Unos Segundos de Sueño... y de Muerte
Cuando Carlos Adolfo entró en la habitación y encontró a su hermano menor, José Enrique, con una cuerda hecha de sábanas alrededor del cuello, su vida cambió para siempre.
—¡Hey! Déjate de tonteras, Ya te he dicho que no juegues así. ¡No seas estúpido!
Yo me quedé en la sala, pero alcancé a escuchar lo que Carlos Adolfo le decía a gritos; mismos que unos segundos más tarde, se convirtieron en aullidos desgarradores. José Enrique no estaba jugando, al menos, no en ese preciso momento… de hecho, si lo estaba antes de llegar nosotros a la habitación, esa fue la última vez que lo hizo; pero en realidad, no le resultó tan divertido.
El cuerpo inerte de José Enrique colgaba de los barrotes superiores de la cama. Carlos Adolfo ahora se pregunta si él fue el causante de la muerte de su hermano, por haberle platicado de aquél estúpido juego de juventud; o por haber permitido que lo llevara tan lejos, tal vez demasiado lejos.
Las autoridades calificaron el suceso de su hermano José Enrique como un suicidio… Carlos Adolfo sabe que no fue así. Fue tan sólo un juego “inocente” que quedó atrás, pero que en algunos de nosotros ha dejado profundas huellas.
Cuando ambos practicamos ese dichoso juego, es decir, cuando lo practicaba él, pues aunque trató de enseñarme nunca le pude encontrar el gusto, parecía novedoso. El juego como tal, no sólo era divertido, en su opinión personal; sino que además era toda una afrenta, todo un desafío. Un desafío que pocos adolescentes se pueden dar el lujo de rechazar, si se precian de ser valientes. Recuerdo aquella vez cuando estábamos en el patio trasero de la escuela, alejados de las aulas de clase. Los demás compañeros del salón habían desaparecido misteriosamente. No se escuchaban las risotadas, bromas e insultos de costumbre; algo suficientemente sospechoso como para quedarse tranquilo sin hacer nada. Los busqué hasta encontrarlos…y justamente estaban allí, formando un círculo alrededor de Carlos Adolfo, quien estaba tirado en el suelo, como dormido; ellos curiosos, expectantes.

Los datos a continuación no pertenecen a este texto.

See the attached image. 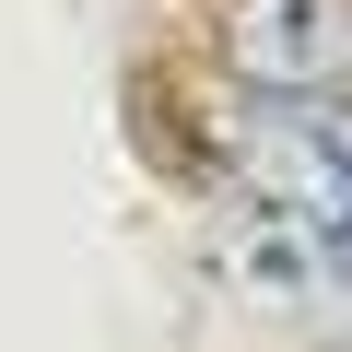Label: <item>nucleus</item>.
Returning a JSON list of instances; mask_svg holds the SVG:
<instances>
[{"label":"nucleus","instance_id":"nucleus-1","mask_svg":"<svg viewBox=\"0 0 352 352\" xmlns=\"http://www.w3.org/2000/svg\"><path fill=\"white\" fill-rule=\"evenodd\" d=\"M258 188L294 212L305 247H329L352 270V94H305V106H258Z\"/></svg>","mask_w":352,"mask_h":352},{"label":"nucleus","instance_id":"nucleus-2","mask_svg":"<svg viewBox=\"0 0 352 352\" xmlns=\"http://www.w3.org/2000/svg\"><path fill=\"white\" fill-rule=\"evenodd\" d=\"M223 59L258 106L340 94L352 71V0H223Z\"/></svg>","mask_w":352,"mask_h":352}]
</instances>
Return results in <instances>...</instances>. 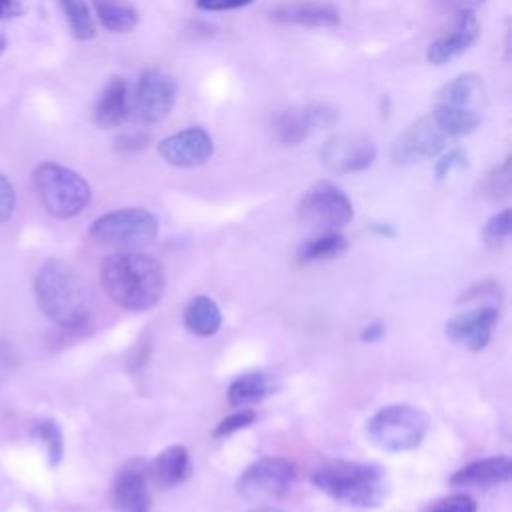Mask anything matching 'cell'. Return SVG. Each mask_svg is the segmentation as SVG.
Masks as SVG:
<instances>
[{
    "label": "cell",
    "instance_id": "6da1fadb",
    "mask_svg": "<svg viewBox=\"0 0 512 512\" xmlns=\"http://www.w3.org/2000/svg\"><path fill=\"white\" fill-rule=\"evenodd\" d=\"M100 284L110 300L126 310H148L164 294V270L142 252H116L102 260Z\"/></svg>",
    "mask_w": 512,
    "mask_h": 512
},
{
    "label": "cell",
    "instance_id": "7a4b0ae2",
    "mask_svg": "<svg viewBox=\"0 0 512 512\" xmlns=\"http://www.w3.org/2000/svg\"><path fill=\"white\" fill-rule=\"evenodd\" d=\"M34 294L44 316L64 328L82 326L92 312L90 288L72 266L60 260H50L38 270Z\"/></svg>",
    "mask_w": 512,
    "mask_h": 512
},
{
    "label": "cell",
    "instance_id": "3957f363",
    "mask_svg": "<svg viewBox=\"0 0 512 512\" xmlns=\"http://www.w3.org/2000/svg\"><path fill=\"white\" fill-rule=\"evenodd\" d=\"M312 484L332 500L374 508L388 496V480L380 466L350 460H330L312 472Z\"/></svg>",
    "mask_w": 512,
    "mask_h": 512
},
{
    "label": "cell",
    "instance_id": "277c9868",
    "mask_svg": "<svg viewBox=\"0 0 512 512\" xmlns=\"http://www.w3.org/2000/svg\"><path fill=\"white\" fill-rule=\"evenodd\" d=\"M428 432V416L410 404H390L366 422V440L384 452H408L422 444Z\"/></svg>",
    "mask_w": 512,
    "mask_h": 512
},
{
    "label": "cell",
    "instance_id": "5b68a950",
    "mask_svg": "<svg viewBox=\"0 0 512 512\" xmlns=\"http://www.w3.org/2000/svg\"><path fill=\"white\" fill-rule=\"evenodd\" d=\"M34 190L48 214L60 220L74 218L90 204V186L74 170L56 164L42 162L32 172Z\"/></svg>",
    "mask_w": 512,
    "mask_h": 512
},
{
    "label": "cell",
    "instance_id": "8992f818",
    "mask_svg": "<svg viewBox=\"0 0 512 512\" xmlns=\"http://www.w3.org/2000/svg\"><path fill=\"white\" fill-rule=\"evenodd\" d=\"M158 234V220L144 208H120L102 214L90 224V236L108 246L136 248L152 242Z\"/></svg>",
    "mask_w": 512,
    "mask_h": 512
},
{
    "label": "cell",
    "instance_id": "52a82bcc",
    "mask_svg": "<svg viewBox=\"0 0 512 512\" xmlns=\"http://www.w3.org/2000/svg\"><path fill=\"white\" fill-rule=\"evenodd\" d=\"M296 480L292 462L284 458L264 456L252 462L236 480L240 496L252 502H272L284 498Z\"/></svg>",
    "mask_w": 512,
    "mask_h": 512
},
{
    "label": "cell",
    "instance_id": "ba28073f",
    "mask_svg": "<svg viewBox=\"0 0 512 512\" xmlns=\"http://www.w3.org/2000/svg\"><path fill=\"white\" fill-rule=\"evenodd\" d=\"M298 214L302 220L322 228V230H340L352 216L354 208L348 196L330 180L314 182L298 204Z\"/></svg>",
    "mask_w": 512,
    "mask_h": 512
},
{
    "label": "cell",
    "instance_id": "9c48e42d",
    "mask_svg": "<svg viewBox=\"0 0 512 512\" xmlns=\"http://www.w3.org/2000/svg\"><path fill=\"white\" fill-rule=\"evenodd\" d=\"M448 140L452 138L440 128L434 116L428 114L396 136L390 156L396 164L426 160L436 156L440 150H444Z\"/></svg>",
    "mask_w": 512,
    "mask_h": 512
},
{
    "label": "cell",
    "instance_id": "30bf717a",
    "mask_svg": "<svg viewBox=\"0 0 512 512\" xmlns=\"http://www.w3.org/2000/svg\"><path fill=\"white\" fill-rule=\"evenodd\" d=\"M176 92V80L168 72L160 68L144 70L138 80L134 96L140 120L146 124L164 120L176 102Z\"/></svg>",
    "mask_w": 512,
    "mask_h": 512
},
{
    "label": "cell",
    "instance_id": "8fae6325",
    "mask_svg": "<svg viewBox=\"0 0 512 512\" xmlns=\"http://www.w3.org/2000/svg\"><path fill=\"white\" fill-rule=\"evenodd\" d=\"M320 158L324 166L336 174L362 172L372 166L376 144L364 134H334L324 142Z\"/></svg>",
    "mask_w": 512,
    "mask_h": 512
},
{
    "label": "cell",
    "instance_id": "7c38bea8",
    "mask_svg": "<svg viewBox=\"0 0 512 512\" xmlns=\"http://www.w3.org/2000/svg\"><path fill=\"white\" fill-rule=\"evenodd\" d=\"M110 502L116 512H150L152 494L146 462L134 458L116 472L110 486Z\"/></svg>",
    "mask_w": 512,
    "mask_h": 512
},
{
    "label": "cell",
    "instance_id": "4fadbf2b",
    "mask_svg": "<svg viewBox=\"0 0 512 512\" xmlns=\"http://www.w3.org/2000/svg\"><path fill=\"white\" fill-rule=\"evenodd\" d=\"M214 152L212 136L198 126L184 128L176 134L166 136L158 144L160 158L176 168H194L204 164Z\"/></svg>",
    "mask_w": 512,
    "mask_h": 512
},
{
    "label": "cell",
    "instance_id": "5bb4252c",
    "mask_svg": "<svg viewBox=\"0 0 512 512\" xmlns=\"http://www.w3.org/2000/svg\"><path fill=\"white\" fill-rule=\"evenodd\" d=\"M498 318L500 312L496 306H482L460 312L446 322V336L472 352H480L488 346L492 338V328Z\"/></svg>",
    "mask_w": 512,
    "mask_h": 512
},
{
    "label": "cell",
    "instance_id": "9a60e30c",
    "mask_svg": "<svg viewBox=\"0 0 512 512\" xmlns=\"http://www.w3.org/2000/svg\"><path fill=\"white\" fill-rule=\"evenodd\" d=\"M480 38V24L472 8H460L456 16V24L450 34L432 42L426 50V60L434 66H442L460 54H464L470 46H474Z\"/></svg>",
    "mask_w": 512,
    "mask_h": 512
},
{
    "label": "cell",
    "instance_id": "2e32d148",
    "mask_svg": "<svg viewBox=\"0 0 512 512\" xmlns=\"http://www.w3.org/2000/svg\"><path fill=\"white\" fill-rule=\"evenodd\" d=\"M270 18L306 28H332L340 24V12L326 0H288L270 8Z\"/></svg>",
    "mask_w": 512,
    "mask_h": 512
},
{
    "label": "cell",
    "instance_id": "e0dca14e",
    "mask_svg": "<svg viewBox=\"0 0 512 512\" xmlns=\"http://www.w3.org/2000/svg\"><path fill=\"white\" fill-rule=\"evenodd\" d=\"M510 476H512L510 458L508 456H490V458L474 460V462L458 468L450 476V484L458 486V488H466V486L484 488V486L508 482Z\"/></svg>",
    "mask_w": 512,
    "mask_h": 512
},
{
    "label": "cell",
    "instance_id": "ac0fdd59",
    "mask_svg": "<svg viewBox=\"0 0 512 512\" xmlns=\"http://www.w3.org/2000/svg\"><path fill=\"white\" fill-rule=\"evenodd\" d=\"M130 114V90L122 78H112L106 88L102 90L96 108H94V122L104 128H118Z\"/></svg>",
    "mask_w": 512,
    "mask_h": 512
},
{
    "label": "cell",
    "instance_id": "d6986e66",
    "mask_svg": "<svg viewBox=\"0 0 512 512\" xmlns=\"http://www.w3.org/2000/svg\"><path fill=\"white\" fill-rule=\"evenodd\" d=\"M192 472L190 466V456L184 446H168L162 450L150 464H148V474L150 482H154L160 488H174L188 480Z\"/></svg>",
    "mask_w": 512,
    "mask_h": 512
},
{
    "label": "cell",
    "instance_id": "ffe728a7",
    "mask_svg": "<svg viewBox=\"0 0 512 512\" xmlns=\"http://www.w3.org/2000/svg\"><path fill=\"white\" fill-rule=\"evenodd\" d=\"M222 324V314L218 304L200 294L196 298H192L186 308H184V326L196 334V336H212L220 330Z\"/></svg>",
    "mask_w": 512,
    "mask_h": 512
},
{
    "label": "cell",
    "instance_id": "44dd1931",
    "mask_svg": "<svg viewBox=\"0 0 512 512\" xmlns=\"http://www.w3.org/2000/svg\"><path fill=\"white\" fill-rule=\"evenodd\" d=\"M480 94H482V78L478 74L466 72L452 78L438 90L434 106L474 108V102L480 98Z\"/></svg>",
    "mask_w": 512,
    "mask_h": 512
},
{
    "label": "cell",
    "instance_id": "7402d4cb",
    "mask_svg": "<svg viewBox=\"0 0 512 512\" xmlns=\"http://www.w3.org/2000/svg\"><path fill=\"white\" fill-rule=\"evenodd\" d=\"M270 380L260 372H248L234 378L228 386V404L234 408H248L270 394Z\"/></svg>",
    "mask_w": 512,
    "mask_h": 512
},
{
    "label": "cell",
    "instance_id": "603a6c76",
    "mask_svg": "<svg viewBox=\"0 0 512 512\" xmlns=\"http://www.w3.org/2000/svg\"><path fill=\"white\" fill-rule=\"evenodd\" d=\"M434 120L440 124V128L450 138H460L470 132H474L480 126V114L476 108L466 106H434L430 112Z\"/></svg>",
    "mask_w": 512,
    "mask_h": 512
},
{
    "label": "cell",
    "instance_id": "cb8c5ba5",
    "mask_svg": "<svg viewBox=\"0 0 512 512\" xmlns=\"http://www.w3.org/2000/svg\"><path fill=\"white\" fill-rule=\"evenodd\" d=\"M346 250H348V240H346V236L340 230H324L320 236H316L310 242H306L298 250L296 258L302 264L322 262V260L338 258Z\"/></svg>",
    "mask_w": 512,
    "mask_h": 512
},
{
    "label": "cell",
    "instance_id": "d4e9b609",
    "mask_svg": "<svg viewBox=\"0 0 512 512\" xmlns=\"http://www.w3.org/2000/svg\"><path fill=\"white\" fill-rule=\"evenodd\" d=\"M100 24L114 34H124L136 28L138 12L134 6L120 0H92Z\"/></svg>",
    "mask_w": 512,
    "mask_h": 512
},
{
    "label": "cell",
    "instance_id": "484cf974",
    "mask_svg": "<svg viewBox=\"0 0 512 512\" xmlns=\"http://www.w3.org/2000/svg\"><path fill=\"white\" fill-rule=\"evenodd\" d=\"M310 120L304 108H290L274 118V132L282 144H300L310 132Z\"/></svg>",
    "mask_w": 512,
    "mask_h": 512
},
{
    "label": "cell",
    "instance_id": "4316f807",
    "mask_svg": "<svg viewBox=\"0 0 512 512\" xmlns=\"http://www.w3.org/2000/svg\"><path fill=\"white\" fill-rule=\"evenodd\" d=\"M70 32L74 38L78 40H90L96 36V24H94V16L86 4V0H58Z\"/></svg>",
    "mask_w": 512,
    "mask_h": 512
},
{
    "label": "cell",
    "instance_id": "83f0119b",
    "mask_svg": "<svg viewBox=\"0 0 512 512\" xmlns=\"http://www.w3.org/2000/svg\"><path fill=\"white\" fill-rule=\"evenodd\" d=\"M32 436L38 438L44 446H46V454H48V460L50 464H58L60 458H62V450H64V442H62V432H60V426L58 422L54 420H42L34 426L32 430Z\"/></svg>",
    "mask_w": 512,
    "mask_h": 512
},
{
    "label": "cell",
    "instance_id": "f1b7e54d",
    "mask_svg": "<svg viewBox=\"0 0 512 512\" xmlns=\"http://www.w3.org/2000/svg\"><path fill=\"white\" fill-rule=\"evenodd\" d=\"M510 228H512V210L504 208L502 212L494 214L482 230V238L486 244L490 246H502L508 236H510Z\"/></svg>",
    "mask_w": 512,
    "mask_h": 512
},
{
    "label": "cell",
    "instance_id": "f546056e",
    "mask_svg": "<svg viewBox=\"0 0 512 512\" xmlns=\"http://www.w3.org/2000/svg\"><path fill=\"white\" fill-rule=\"evenodd\" d=\"M484 190L490 198H506L510 194V158H506L500 166H496L486 182H484Z\"/></svg>",
    "mask_w": 512,
    "mask_h": 512
},
{
    "label": "cell",
    "instance_id": "4dcf8cb0",
    "mask_svg": "<svg viewBox=\"0 0 512 512\" xmlns=\"http://www.w3.org/2000/svg\"><path fill=\"white\" fill-rule=\"evenodd\" d=\"M254 420H256V412L252 408H238L234 414L220 420L212 434H214V438H224L242 428H248L250 424H254Z\"/></svg>",
    "mask_w": 512,
    "mask_h": 512
},
{
    "label": "cell",
    "instance_id": "1f68e13d",
    "mask_svg": "<svg viewBox=\"0 0 512 512\" xmlns=\"http://www.w3.org/2000/svg\"><path fill=\"white\" fill-rule=\"evenodd\" d=\"M304 110L312 128H328L338 118V112L328 104H310Z\"/></svg>",
    "mask_w": 512,
    "mask_h": 512
},
{
    "label": "cell",
    "instance_id": "d6a6232c",
    "mask_svg": "<svg viewBox=\"0 0 512 512\" xmlns=\"http://www.w3.org/2000/svg\"><path fill=\"white\" fill-rule=\"evenodd\" d=\"M432 512H476V502L468 494H452L440 500Z\"/></svg>",
    "mask_w": 512,
    "mask_h": 512
},
{
    "label": "cell",
    "instance_id": "836d02e7",
    "mask_svg": "<svg viewBox=\"0 0 512 512\" xmlns=\"http://www.w3.org/2000/svg\"><path fill=\"white\" fill-rule=\"evenodd\" d=\"M16 208V192L14 186L10 184V180L0 174V224L8 222L14 214Z\"/></svg>",
    "mask_w": 512,
    "mask_h": 512
},
{
    "label": "cell",
    "instance_id": "e575fe53",
    "mask_svg": "<svg viewBox=\"0 0 512 512\" xmlns=\"http://www.w3.org/2000/svg\"><path fill=\"white\" fill-rule=\"evenodd\" d=\"M148 142H150V134L146 132H124L122 136H118L116 148L120 152H138L146 148Z\"/></svg>",
    "mask_w": 512,
    "mask_h": 512
},
{
    "label": "cell",
    "instance_id": "d590c367",
    "mask_svg": "<svg viewBox=\"0 0 512 512\" xmlns=\"http://www.w3.org/2000/svg\"><path fill=\"white\" fill-rule=\"evenodd\" d=\"M464 162H466V156H464V152H462V150L454 148V150L446 152V154H444V156H440V160L436 162V178H438V180H442V178H444V176H448L454 168L464 166Z\"/></svg>",
    "mask_w": 512,
    "mask_h": 512
},
{
    "label": "cell",
    "instance_id": "8d00e7d4",
    "mask_svg": "<svg viewBox=\"0 0 512 512\" xmlns=\"http://www.w3.org/2000/svg\"><path fill=\"white\" fill-rule=\"evenodd\" d=\"M254 0H196V8L206 12H226L252 4Z\"/></svg>",
    "mask_w": 512,
    "mask_h": 512
},
{
    "label": "cell",
    "instance_id": "74e56055",
    "mask_svg": "<svg viewBox=\"0 0 512 512\" xmlns=\"http://www.w3.org/2000/svg\"><path fill=\"white\" fill-rule=\"evenodd\" d=\"M22 12L20 0H0V18H12Z\"/></svg>",
    "mask_w": 512,
    "mask_h": 512
},
{
    "label": "cell",
    "instance_id": "f35d334b",
    "mask_svg": "<svg viewBox=\"0 0 512 512\" xmlns=\"http://www.w3.org/2000/svg\"><path fill=\"white\" fill-rule=\"evenodd\" d=\"M384 336V326L382 324H370L360 332L362 342H376Z\"/></svg>",
    "mask_w": 512,
    "mask_h": 512
},
{
    "label": "cell",
    "instance_id": "ab89813d",
    "mask_svg": "<svg viewBox=\"0 0 512 512\" xmlns=\"http://www.w3.org/2000/svg\"><path fill=\"white\" fill-rule=\"evenodd\" d=\"M372 230L378 232V234H382V236H394V228L388 226V224H374Z\"/></svg>",
    "mask_w": 512,
    "mask_h": 512
},
{
    "label": "cell",
    "instance_id": "60d3db41",
    "mask_svg": "<svg viewBox=\"0 0 512 512\" xmlns=\"http://www.w3.org/2000/svg\"><path fill=\"white\" fill-rule=\"evenodd\" d=\"M248 512H288V510H282V508H276V506H266V504H262V506H254V508H250Z\"/></svg>",
    "mask_w": 512,
    "mask_h": 512
},
{
    "label": "cell",
    "instance_id": "b9f144b4",
    "mask_svg": "<svg viewBox=\"0 0 512 512\" xmlns=\"http://www.w3.org/2000/svg\"><path fill=\"white\" fill-rule=\"evenodd\" d=\"M6 48V38L4 36H0V52Z\"/></svg>",
    "mask_w": 512,
    "mask_h": 512
}]
</instances>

Al despertar, los ojos de Carlos Adolfo se abrieron lentamente como si hubiese salido de un gran letargo. Después que volvió en sí completamente, rodeado de todos nosotros, y comenzó entonces a describir su sueño. La diversidad de las emociones relatadas, aunadas a los ademanes y aspavientos, hacían de su pequeña historia todo un suceso. Eran sólo unos segundos de sueño profundo, apenas unos instantes en los que las escenas más importantes de tu vida pasaban frente a ti como una larga película, todo a gran velocidad; como si el tiempo no pudiese ser medido o se rehusara a ser capturado. La precisión y la nitidez con la que describía cada detalle eran casi envidiables, seductoras. Una desatinada invitación, o más que eso, una poderosa tentación al atrevimiento de experimentarlo… o vivir para siempre en la vergüenza y el criticismo de los demás.
Carlos Adolfo fue uno de los más afortunados; yo, por qué negarlo, creo que no lo fui tanto. No porque me haya pasado algo “malo”, sino precisamente, porque no me pasó; al menos, no como lo que les había sucedido a ellos. La primera vez que intenté hacerlo, fue también la última; no logré caer en ese sueño profundo del que tanto hablaban. Sólo me sentí un poco mareado, y al tratar de avanzar para sentarme, caminé trastabillando hacia lo que miraba más cercano a mí. Con la mirada difusa, y los brazos sin control, me fui de bruces contra la escalera de cemento que servía de entrada al patio trasero de la escuela. Una cicatriz en el lado izquierdo de la frente me queda de recuerdo ahora; como mudo testigo de semejante tontera, como una burlona huella que insiste en ser inmortalizada.
Ahora, unos cuantos años más tarde y después de lo sucedido con el hermano de Carlos Adolfo, me pregunto si en realidad fue un infortunio el no caer dormido como ellos por unos segundos, unos pocos segundos de sueño, y evocar de nuevo ese recuerdo de infancia que tanto quise volver a recordar, o simplemente fue una gran bendición el no haberlo tenido.